Em Tarauacá, a inspeção teve início pelo Presídio Moacir Prado, no qual foi verificada situação de superlotação em várias celas. Em uma delas, 22 presos se amontoavam em uma cela com capacidade para apenas oito detentos. Segundo dados preliminares do GMF, há, no Presídio Moacir Prado, 638 detentos cumprindo penas no regime fechado, a maioria por tráfico de drogas ou delitos relacionados ao tráfico. Desse total, 329 são presos provisórios. A unidade tem capacidade para até 280 detentos. A taxa de ocupação é de 225%, número que evidencia o tamanho do problema da superpopulação nos estabelecimentos prisionais.
Já na Unidade Penitenciária Feminina de Tarauacá, foi registrada situação mais confortável, com a presença de 23 mulheres encarceradas, sendo que destas 13 são provisórias.
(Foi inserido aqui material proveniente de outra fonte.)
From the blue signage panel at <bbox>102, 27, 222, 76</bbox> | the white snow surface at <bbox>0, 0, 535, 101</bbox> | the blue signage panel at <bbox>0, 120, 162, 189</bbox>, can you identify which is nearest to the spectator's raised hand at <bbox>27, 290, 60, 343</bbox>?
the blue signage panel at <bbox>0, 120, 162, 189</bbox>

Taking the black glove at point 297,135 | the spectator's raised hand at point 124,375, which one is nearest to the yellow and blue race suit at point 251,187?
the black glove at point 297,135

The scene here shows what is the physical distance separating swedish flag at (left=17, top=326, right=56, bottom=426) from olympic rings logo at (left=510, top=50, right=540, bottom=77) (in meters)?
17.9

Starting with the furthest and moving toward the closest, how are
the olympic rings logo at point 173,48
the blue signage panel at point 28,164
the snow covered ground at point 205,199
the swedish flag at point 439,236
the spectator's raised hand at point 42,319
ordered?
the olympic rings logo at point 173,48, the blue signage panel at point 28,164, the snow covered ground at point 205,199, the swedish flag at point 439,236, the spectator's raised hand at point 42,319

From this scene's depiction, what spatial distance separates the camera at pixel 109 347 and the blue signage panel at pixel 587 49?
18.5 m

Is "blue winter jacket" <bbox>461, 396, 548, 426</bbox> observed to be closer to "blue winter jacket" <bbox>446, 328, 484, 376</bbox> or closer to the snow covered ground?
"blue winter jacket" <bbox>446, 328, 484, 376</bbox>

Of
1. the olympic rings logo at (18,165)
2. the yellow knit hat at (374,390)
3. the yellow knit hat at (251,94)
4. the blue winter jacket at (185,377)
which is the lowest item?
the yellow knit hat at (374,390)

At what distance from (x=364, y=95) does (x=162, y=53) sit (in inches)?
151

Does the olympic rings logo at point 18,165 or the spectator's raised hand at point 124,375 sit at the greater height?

A capacidade da unidade é de 36 vagas, o que mostra uma taxa de ocupação de 63,8%. Aguarda-se agora a divulgação do relatório oficial da nova vistoria, que deverá proporcionar um retrato mais detalhado da evolução da unidade prisional, por comparação e análise dos dados.
Os procedimentos de inspeções anuais do GMF atendem às diretrizes do Conselho Nacional de Justiça (CNJ) para garantir a cidadania e direitos fundamentais dos detentos, atendendo à política de desencarceramento do STF e a aplicação das alternativas penais, mais eficazes e baratas, que fundamentam as bases da Justiça Restaurativa.
O termo Estado de Coisas Inconstitucional foi criado pela Corte Constitucional da Colômbia e é declarado nos momentos em que o Tribunal se depara com uma situação de “violação massiva e generalizada” de direitos fundamentais, afetando um grande número de pessoas. O Supremo Tribunal Federal (STF), no julgamento da medida cautelar na ADPF 347/DF, que trata sobre as condições desumanas do sistema carcerário brasileiro, incorporou o instituto ao ordenamento jurídico do país.